The potential benefits seem obvious; for one thing, you can birth an egg or child from a much larger opening than the one in which the gametes or sperm enter, meaning that you lose a lot of the complications in modern mammalian birthing, particularly in humans where increased brain size is causing complications that evolution is trying to solve through bringing babies to term at a much lower level of development compared to other species, and neural 'specialisations' in the form of Neurodiversity, or the Autism Spectrum. Certainly birthing would be much less painful for most species designed this way, and you could keep babies in utero for longer, right?
The trouble is, for all but a very specific set of organisms, the problem that you have with this is frequency of use. You've just added significant complication to the design of your organism for something that doesn't get used all the time. Having a mouth and an anus makes sense because food is common requirement for us. Most organisms, especially the complex ones, feel most comfortable if they eat daily or more often. So, both openings are going to be under constant use. The hygiene factor alone makes two openings and a through system sensible under that kind of workload. Reproduction on the other hand doesn't happen nearly so often and as such can cope with the simpler system as the single opening is used so much more rarely. The IO (if you will) just doesn't justify the increase in complexity.

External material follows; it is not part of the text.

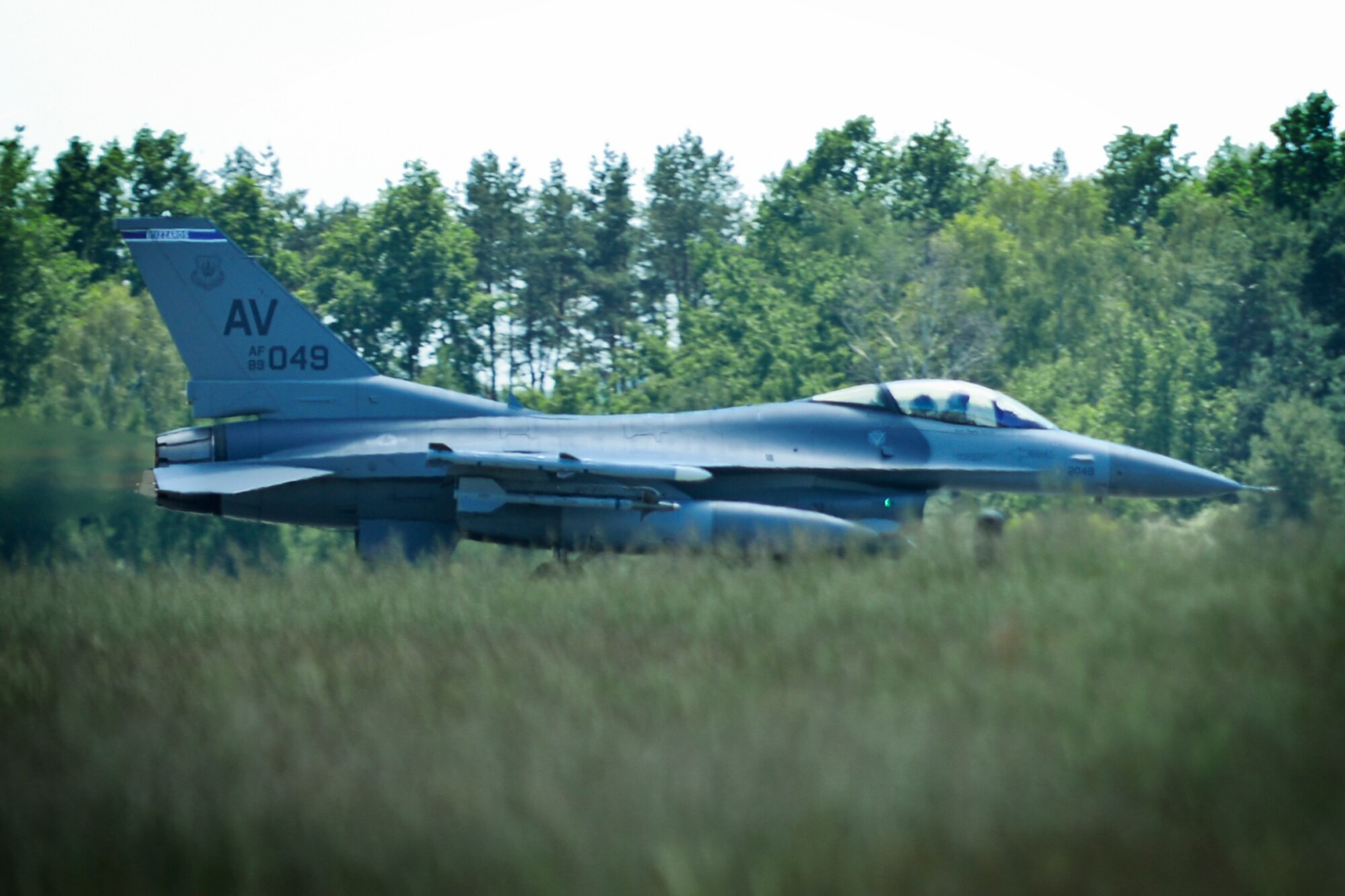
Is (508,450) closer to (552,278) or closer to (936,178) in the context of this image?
(552,278)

It's been my experience that evolution favours simplicity wherever possible; specialisations do occur but they also die out quickly when the conditions change that led to them in the first place. In this instance, there would be some benefits to this change to be sure, but the existing system works well enough that it is less of a concern than the eating example you gave in the OP.
Humans are the embodiment of that principle. We are generalists in almost every sense of the term. We are not the fastest animal but we can run. We're not the best climbers or swimmers or trekkers, but we can do all those things. We can eat nearly anything compared to most other mammals, and the few specialisations we seem to have are being able to throw things and work tools, which when combined with minds capable of rapidly adapting our behaviour through better knowledge of our environment, has seen spectacular results. And we've done it with the simpler reproductive plumbing you describe.
In short, the added cost in maintenance and hygiene isn't worth it for a system that works well enough as it is. While it is possible that we would get reproductive benefits, the added maintenance would more than offset the those benefits which is why (I suspect) it will never happen.